:: Dataset excerpts ::

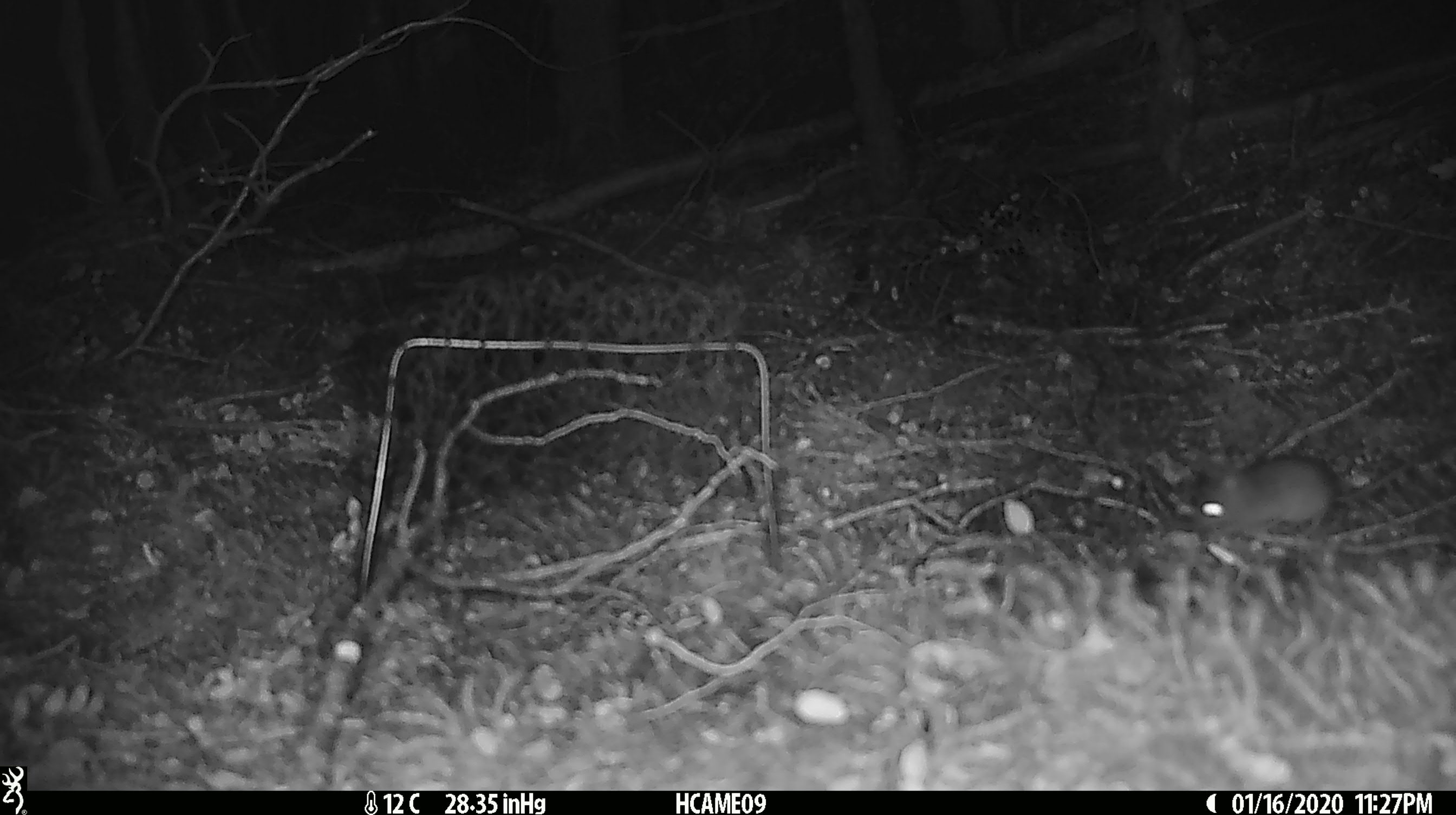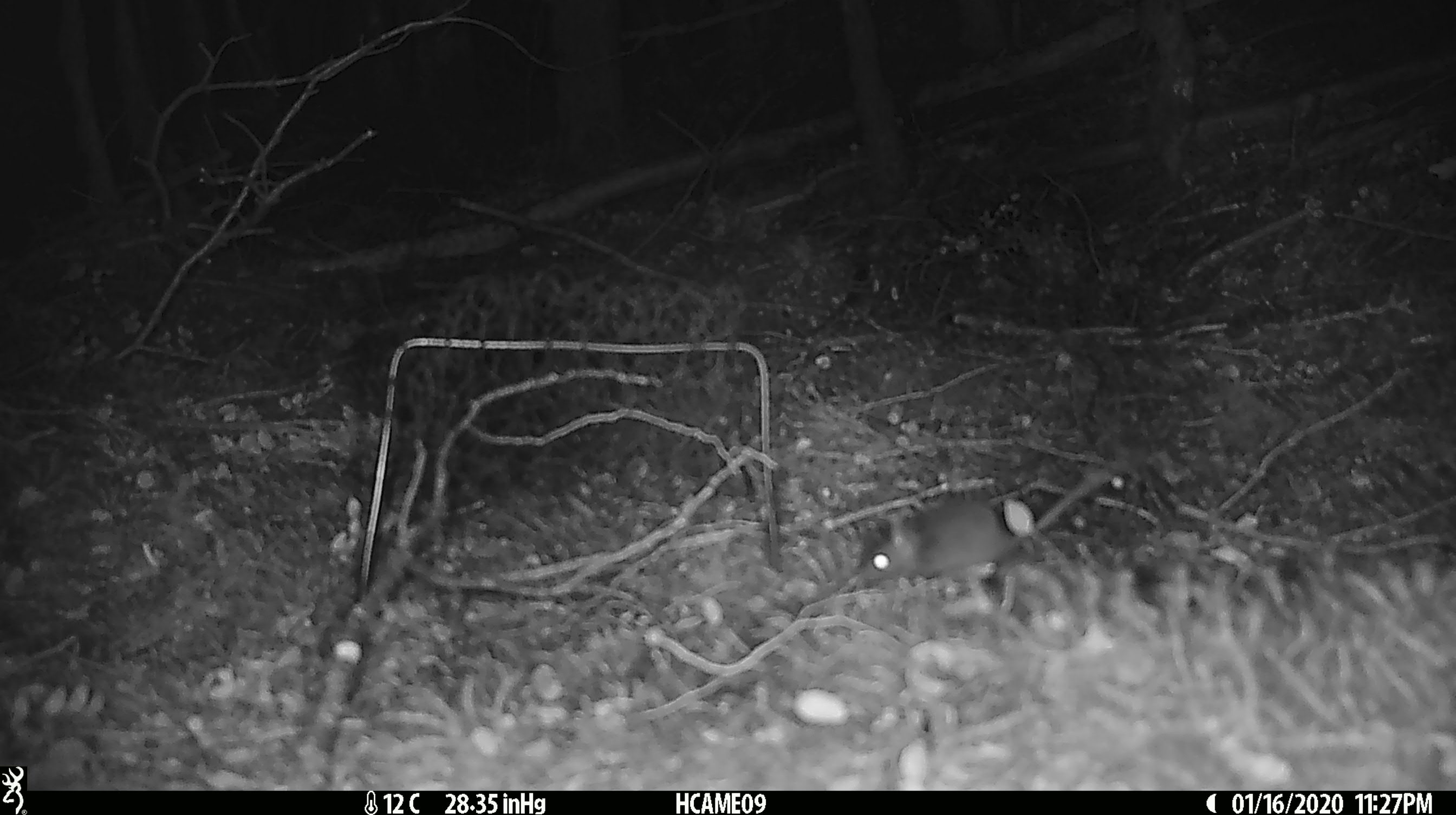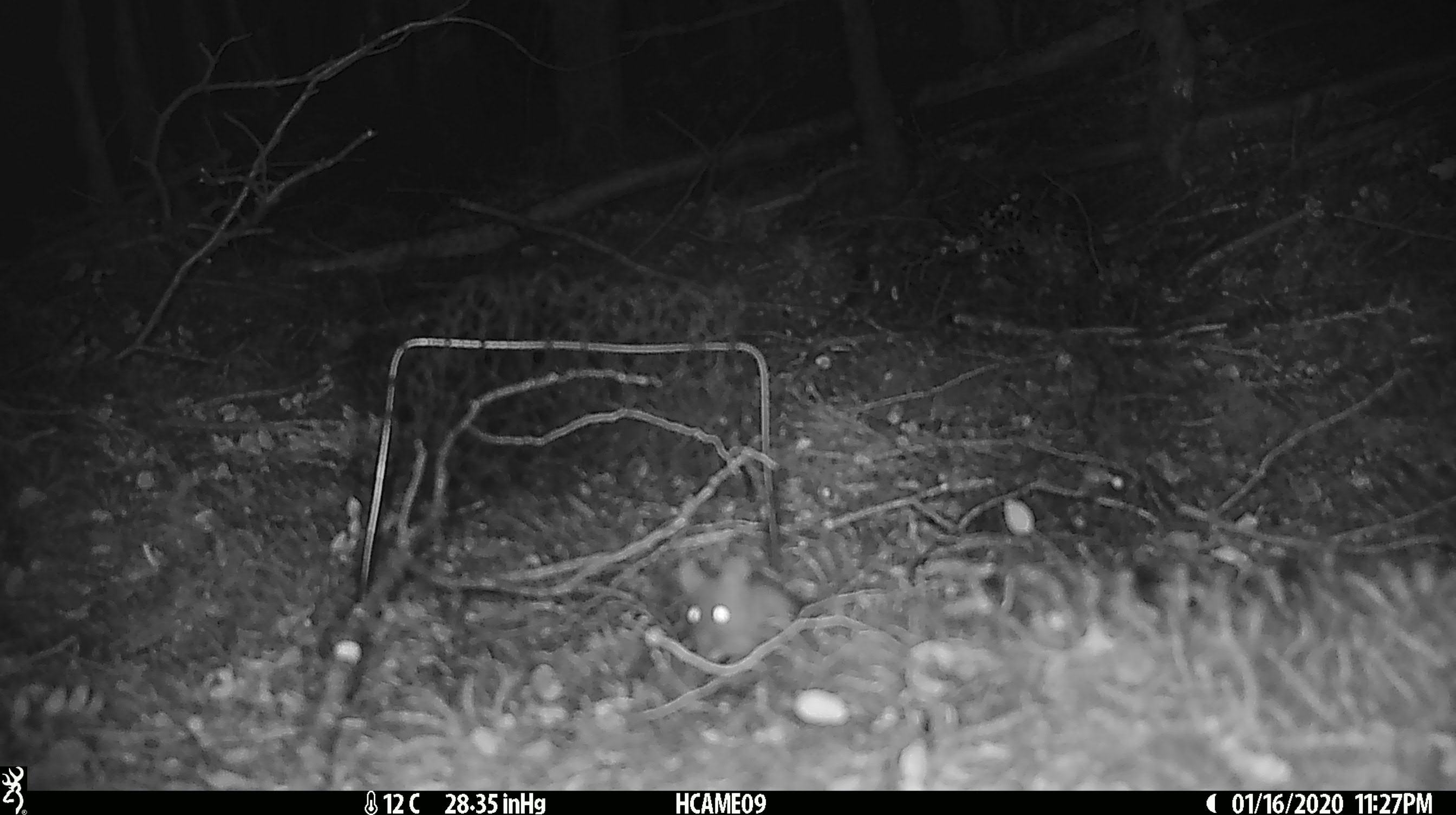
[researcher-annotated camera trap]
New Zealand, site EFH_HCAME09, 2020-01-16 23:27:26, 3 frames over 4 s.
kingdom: Animalia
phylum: Chordata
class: Mammalia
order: Rodentia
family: Muridae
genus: Mus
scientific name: Mus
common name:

:::

# [Aim of the exercise]
Skip every image and output the remaining records exactly.

# [Answer space]
[researcher-annotated camera trap]
New Zealand, site EFH_HCAME09, 2020-01-16 23:27:26, 3 frames over 4 s.
kingdom: Animalia
phylum: Chordata
class: Mammalia
order: Rodentia
family: Muridae
genus: Mus
scientific name: Mus
common name:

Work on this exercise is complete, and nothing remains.